**INSTRUCTIONS TO FOLLOW:** Leave the pictures out and print, word for word, the lines below from the one with "Project visual Ecovolontariat" through the final line.

SOURCE DATA: Begin

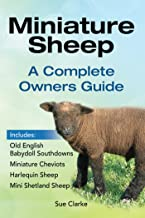 Miniature Sheep. A Complete Owners Guide.: Old English Babydoll Southdowns, Miniature Cheviots, Harlequin Sheep, Mini Shetland Sheep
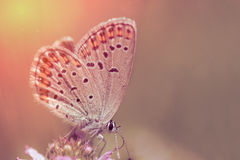 Butterfly On Pink Flower Royalty Free Stock Photography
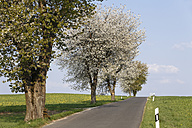 Germany, Bavaria, Franconia, Upper Franconia, Franconian Switzerland, View of empty country road with sweet cherry tree blossoms - SIEF001496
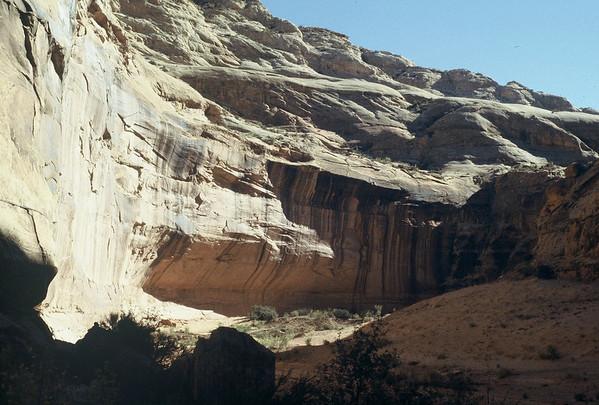 Views into Horseshoe Canyon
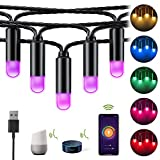 Marvee Smart LED Outdoor String Lights, WiFi RGB Color Changing String Lights Waterproof with APP, Support Alexa/Google Home, 38Ft 40LED Decorative Lights for Patio Party Wedding Christmas Tree,USB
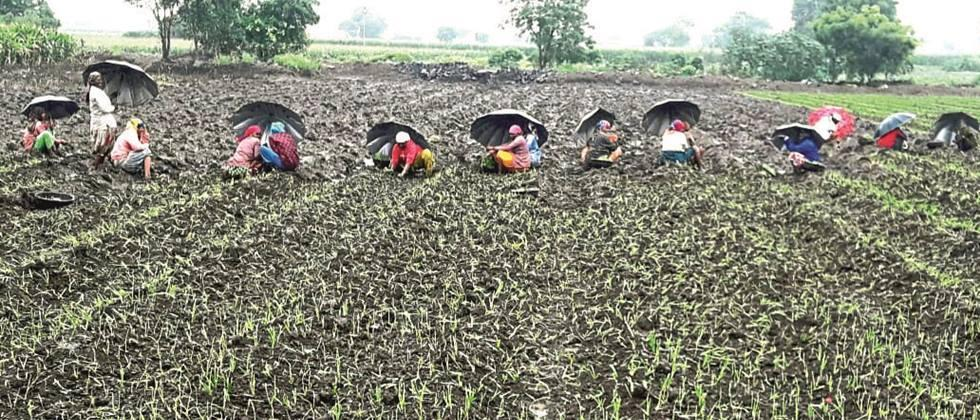 Planning of onion cultivation in Nashik district collapsed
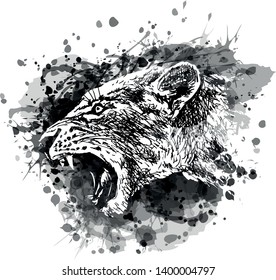 Vector grayscale illustration of a lioness head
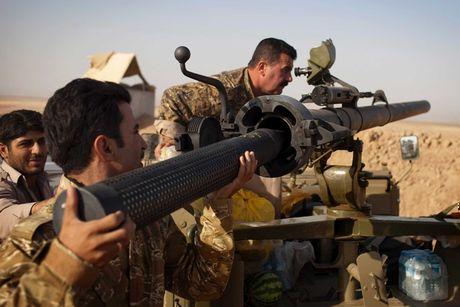 Vi sao My o at cap vu khi cho nguoi Kurd Syria? - Anh 1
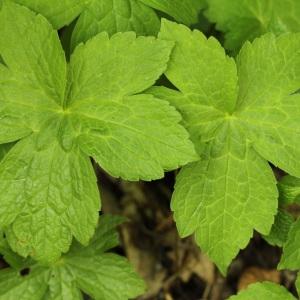 Photographie n°31697 du taxon Geranium nodosum L.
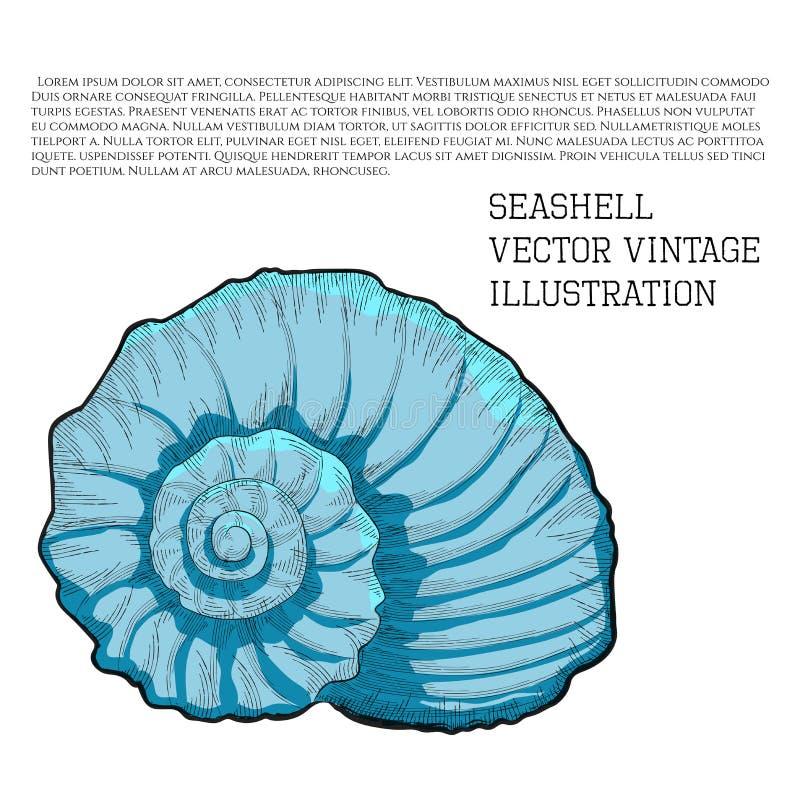 seashell A ilustração do vintage do vetor estilizou como o gráfico desenhado à mão do esboço com choque ilustração royalty free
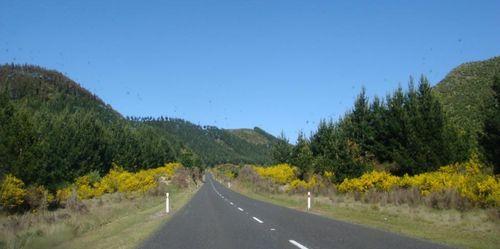Sur la route de Taupo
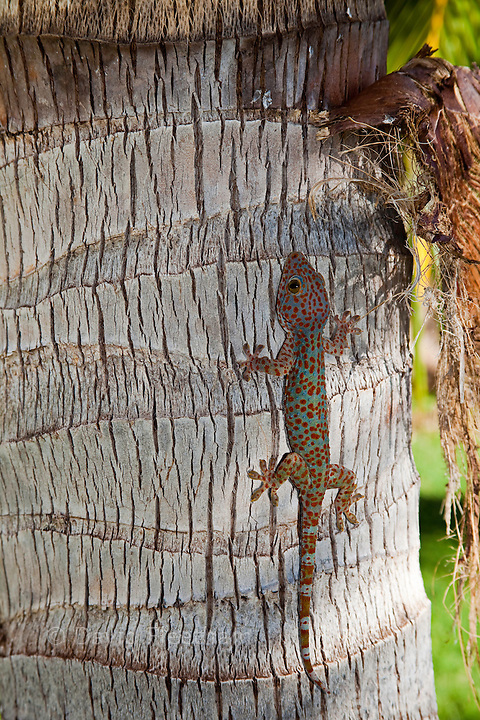 "Tokay geckos are among the largest geckos, with adults averaging 10-12"" in total length. They are indigenous to Asia, parts of India, Indonesia, and the Philippines, and have also been introduced to Hawaii, Florida, and some Caribbean Islands. Dumaguete, Philippines."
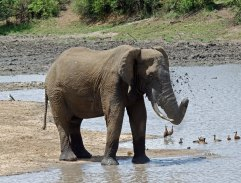 A beautiful bull African Elephant taking a bath
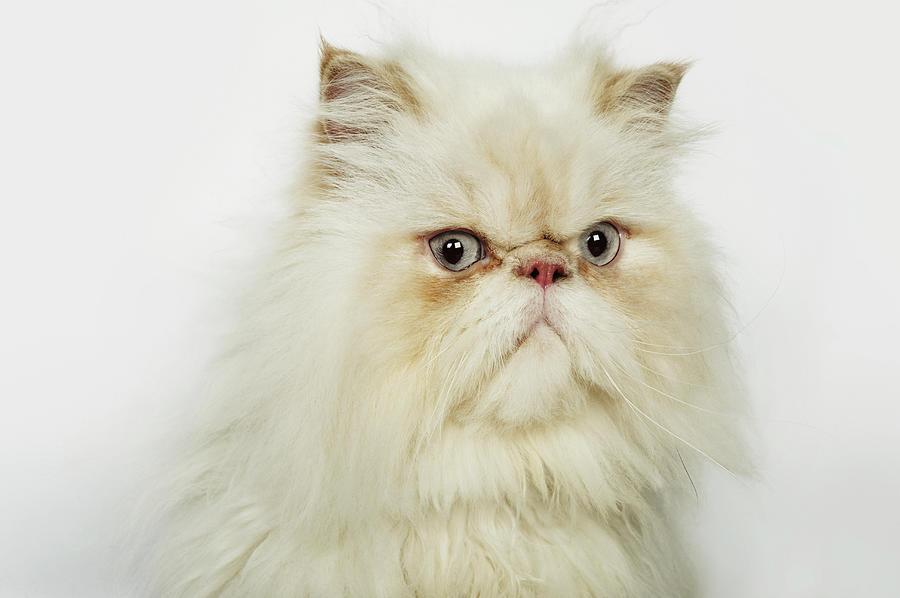 Portrait Of A Persian Cat Photograph by Flashpop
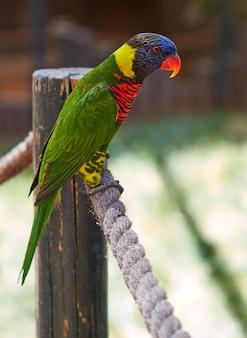 Een groene papegaai met een rode snavel zit aan een touw in een zoölogisch park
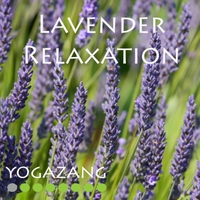 Yogazang | Lavender Relaxation
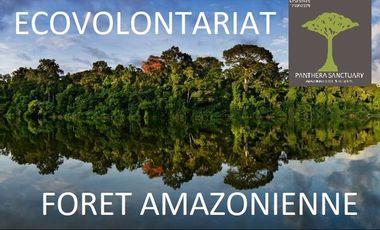 Project visual Ecovolontariat dans la forêt amazonienne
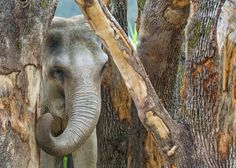 Elephant and wood (by Tambako the Jaguar)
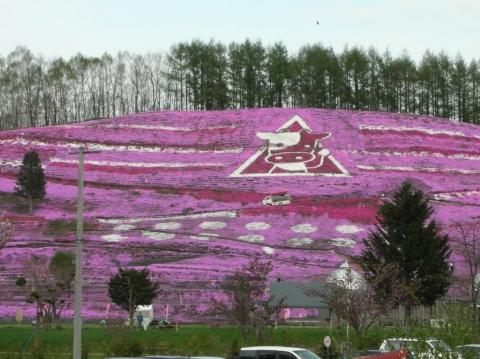東藻琴芝桜まつり2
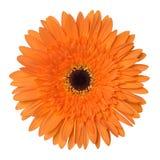 在白色背景隔绝的橙色大丁草花 库存照片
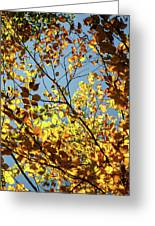 Natures Gold Greeting Card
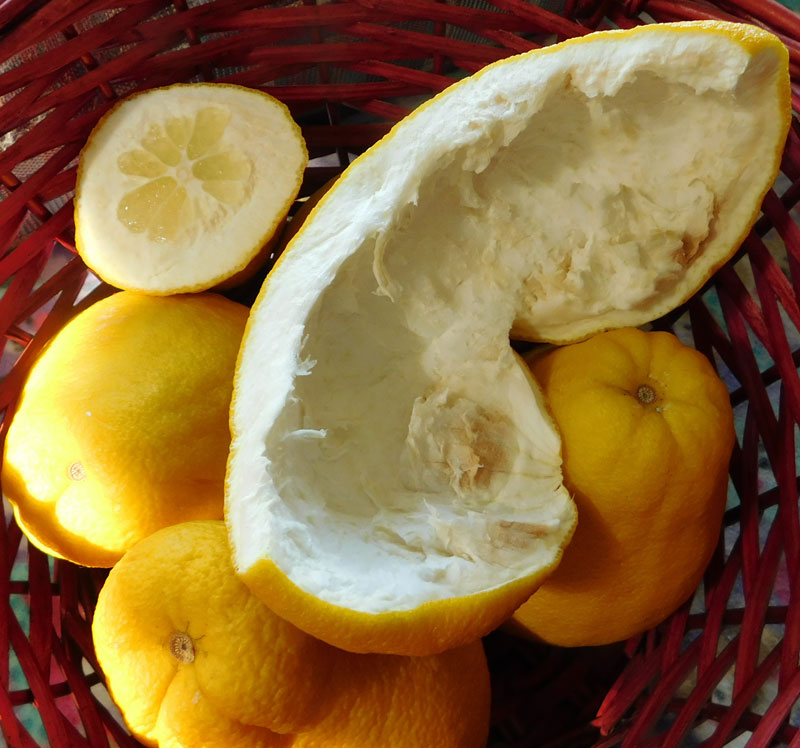 What are you eating from your garden today? - Page 7 Pomelo14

SOURCE DATA: End

**TASK ANSWER:**
 Project visual Ecovolontariat dans la forêt amazonienne
 Elephant and wood (by Tambako the Jaguar)
東藻琴芝桜まつり2
 在白色背景隔绝的橙色大丁草花 库存照片
 Natures Gold Greeting Card
 What are you eating from your garden today? - Page 7 Pomelo14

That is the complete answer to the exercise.